▶ [WORK TO BE COMPLETED]: Reproduce everything in the iPhone forum thread from "Also from the" down to "than I thought.".

▶ [PAGE TEXT]:

And before everyone goes "iPhone" is blatently stolen by cisco from the iPod branding.. well, no. 1st gen iPod was released in 2001.

Also from the same page it stated that apple's shares went up 8% =0
You'd have to be silly not to buy shares before Macworld conferences nowadays!


----------



## OrR (Jan 11, 2007)

I've been waiting for exactly this phone for about 5 years now. I'm surprised that Apple got it right but if you think about it, who else could? (Well, I had some hopes for Palm and Motorola but they suck more than I thought. 
	

	
	
		
		

		
		
	


	




 ) Fuck the price, if it's possible I'm going to import it at launch. I'm saving up now. Does anyone know any iPhone gaming sites, yet, or want to start one? I've still got some contacts to some awesome independent (touchscreen-) game developers from the Palm gaming scene. With some luck we could get some things rolling...


QUOTE(jtroye32 @ Jan 9 2007 said:


> and wouldn't gaming be very awkward with only a touch screen?


No. The only thing you need is games designed for it. Gloop Zero, Plazmoids!, Kirby Canvas Curse, Pac Pix, Zelda Phantom Hourglass, Phoenix Wright, Warfare Inc., Elite Beat Agents, Legacy, Noiz2 Java, ...


----------



## HugeCock (Jan 11, 2007)

One extra feature that would kick ass is a programmable remote for your TV, Xbox360, PS2, Stereo Reciever, DVD player, ect... I have a nice ass remote now that is touch screen that does that...but one device to control EVERYTHING would be neat....and it's a phone lol


----------



## 5uck3rpunch (Jan 11, 2007)

QUOTE(HugeCock @ Jan 11 2007 said:


> One extra feature that would kick ass is a programmable remote for your TV, Xbox360, PS2, Stereo Reciever, DVD player, ect... I have a nice ass remote now that is touch screen that does that...but one device to control EVERYTHING would be neat....and it's a phone lol




Yeah, you get a call on the phone & cannot change the channel or WORSE a woman gets a call on it!!!  LOL!    
	

	
	
		
		

		
		
	


	




(females: send all complaints to my attourney - mthrnite)


----------



## OrR (Jan 11, 2007)

▶ [EXERCISE DATA]:
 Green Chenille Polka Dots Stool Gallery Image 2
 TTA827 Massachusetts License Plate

▶ [WRITTEN SOLUTION]:
Also from the same page it stated that apple's shares went up 8% =0
You'd have to be silly not to buy shares before Macworld conferences nowadays!


----------



## OrR (Jan 11, 2007)

I've been waiting for exactly this phone for about 5 years now. I'm surprised that Apple got it right but if you think about it, who else could? (Well, I had some hopes for Palm and Motorola but they suck more than I thought.